We use Paolo Friere and popular education because we strive for people to understand that we’re not teachers — we’re also learning with you. After going through the study, we see a change of mentality and commitment, but some folks retain it a lot faster than others. It’s hard to ask folks to study it on their own time, while they’re also working-class people. Not everybody has time to read. And not everybody can read. So we’ve shifted a lot of our learning to be done mainly through discussions.
We met at the end of 2021 during protests outside of Bergen County Jail in North Jersey. The cops were beating up ralliers for supporting hunger-striking ICE detainees on the inside. That was brutal.
We realized how unsustainable that was and how burnout was so prevalent, especially around organizers.
I remember watching a video of Kwame Ture where he mentioned the difference between mobilizations and organization. In 2020 and in parts of 2021, we were still just heavy on the mobilizing. Nobody ever pulled out a clipboard while we were marching to ask people what they can contribute or ask people where they’re at, or how can we organize to defeat this monster that has his body all across North America.
So we took a moment to sit back and start to base build in Sunset Park and do the Plaza, to stay somewhere consistently. And just build here, honestly.
What you’re describing reminds me that in organizing, being able to offer people a vision of the positive is so crucial. It can’t just all be about protests, or even self-education. Things like the Plaza give people a vision that they can get excited about.
Thank you. Yeah! Franz Fanon mentions why celebration is so important for the oppressed, because we get to shake all that oppression out of us. And we got to, like, not have to use horizontal violence onto each other in the streets. But now we can dance together and shake all of these things out of our body.

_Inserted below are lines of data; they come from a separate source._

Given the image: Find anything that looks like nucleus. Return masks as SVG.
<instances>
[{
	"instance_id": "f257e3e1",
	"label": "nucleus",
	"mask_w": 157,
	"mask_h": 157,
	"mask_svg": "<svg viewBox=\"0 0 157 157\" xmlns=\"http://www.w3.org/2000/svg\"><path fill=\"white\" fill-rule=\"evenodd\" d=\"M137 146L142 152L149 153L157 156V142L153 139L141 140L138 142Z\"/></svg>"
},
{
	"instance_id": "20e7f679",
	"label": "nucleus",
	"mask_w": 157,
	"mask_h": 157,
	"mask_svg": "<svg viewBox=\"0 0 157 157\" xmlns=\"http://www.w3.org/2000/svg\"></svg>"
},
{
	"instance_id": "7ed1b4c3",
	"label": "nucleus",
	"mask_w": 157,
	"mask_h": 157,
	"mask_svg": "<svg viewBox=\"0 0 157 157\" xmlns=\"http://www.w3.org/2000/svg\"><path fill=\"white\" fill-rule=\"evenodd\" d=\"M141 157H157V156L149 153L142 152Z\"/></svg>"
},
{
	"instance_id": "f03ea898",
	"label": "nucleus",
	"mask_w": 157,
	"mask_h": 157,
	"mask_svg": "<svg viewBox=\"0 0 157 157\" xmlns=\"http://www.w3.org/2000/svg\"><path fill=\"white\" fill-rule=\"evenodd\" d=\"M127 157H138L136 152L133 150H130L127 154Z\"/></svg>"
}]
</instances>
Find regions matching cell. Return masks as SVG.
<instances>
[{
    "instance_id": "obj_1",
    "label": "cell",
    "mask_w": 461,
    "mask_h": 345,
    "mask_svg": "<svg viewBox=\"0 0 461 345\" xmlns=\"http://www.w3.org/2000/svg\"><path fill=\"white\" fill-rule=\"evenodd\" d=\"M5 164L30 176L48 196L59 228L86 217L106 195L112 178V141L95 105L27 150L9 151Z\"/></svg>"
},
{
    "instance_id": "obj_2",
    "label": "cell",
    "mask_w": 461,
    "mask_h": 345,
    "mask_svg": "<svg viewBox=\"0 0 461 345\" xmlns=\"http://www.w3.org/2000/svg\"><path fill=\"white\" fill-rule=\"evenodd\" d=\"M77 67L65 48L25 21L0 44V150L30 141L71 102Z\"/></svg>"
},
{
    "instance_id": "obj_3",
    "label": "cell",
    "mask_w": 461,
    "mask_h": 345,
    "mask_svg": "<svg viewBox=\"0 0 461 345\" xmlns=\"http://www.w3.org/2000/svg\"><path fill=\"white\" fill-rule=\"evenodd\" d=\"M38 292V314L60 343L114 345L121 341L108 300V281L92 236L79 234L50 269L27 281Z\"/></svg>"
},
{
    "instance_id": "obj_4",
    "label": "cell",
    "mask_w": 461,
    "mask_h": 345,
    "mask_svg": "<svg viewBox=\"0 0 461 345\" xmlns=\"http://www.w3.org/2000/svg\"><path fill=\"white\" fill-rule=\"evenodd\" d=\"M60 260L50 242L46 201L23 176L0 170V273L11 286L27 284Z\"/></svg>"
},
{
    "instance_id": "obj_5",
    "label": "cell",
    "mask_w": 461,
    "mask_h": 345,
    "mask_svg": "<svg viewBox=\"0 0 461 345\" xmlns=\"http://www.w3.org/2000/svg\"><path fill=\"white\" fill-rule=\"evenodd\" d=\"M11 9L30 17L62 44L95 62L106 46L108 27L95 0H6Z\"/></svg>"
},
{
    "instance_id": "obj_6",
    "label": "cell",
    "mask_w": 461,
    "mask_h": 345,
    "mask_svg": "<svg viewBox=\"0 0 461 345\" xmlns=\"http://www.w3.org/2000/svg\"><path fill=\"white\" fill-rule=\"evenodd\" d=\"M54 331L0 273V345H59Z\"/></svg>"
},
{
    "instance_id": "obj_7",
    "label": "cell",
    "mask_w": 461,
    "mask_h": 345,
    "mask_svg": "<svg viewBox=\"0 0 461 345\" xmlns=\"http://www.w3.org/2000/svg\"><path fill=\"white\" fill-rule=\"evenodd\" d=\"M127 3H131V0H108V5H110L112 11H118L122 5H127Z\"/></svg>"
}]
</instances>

What was the inspiration for the plaza?
One of the main ones was Chicano Park in San Diego and others out in Colorado. These cultural pillars that help with resistance movements. Another motivation was Industry City, a gentrifying entity coming into Sunset Park. Also the homicides and the robberies of street vendors, the dumping of their of their property by parks police. NYPD is ticketing ladies for selling mango on the street and in the subway.
I noticed a man wearing a Che Mario shirt at the Plaza debrief. How do you think being involved in the Plaza and practicing direct democracy is affecting people’s ideologies?
Well, you do have to remember that in general in Latin America, people are more radical. They have more leftist histories. But also I’ve definitely noticed that the plaza has created more of a collective awareness and combatted individualism.
So, what is the goal or vision of Mexicanos Unidos?
To help build a revolutionary socialist party, and to organize the lumpenproletariat (including but not limited to the unemployed, marginally employed, undocumented and welfare recipients), which are the most dispossessed and stand to gain the most from socialism.
Do the vendors know you’re a bunch of commies?
Yeah! We’re open with them about that. But we also try not to beat them over the head with it.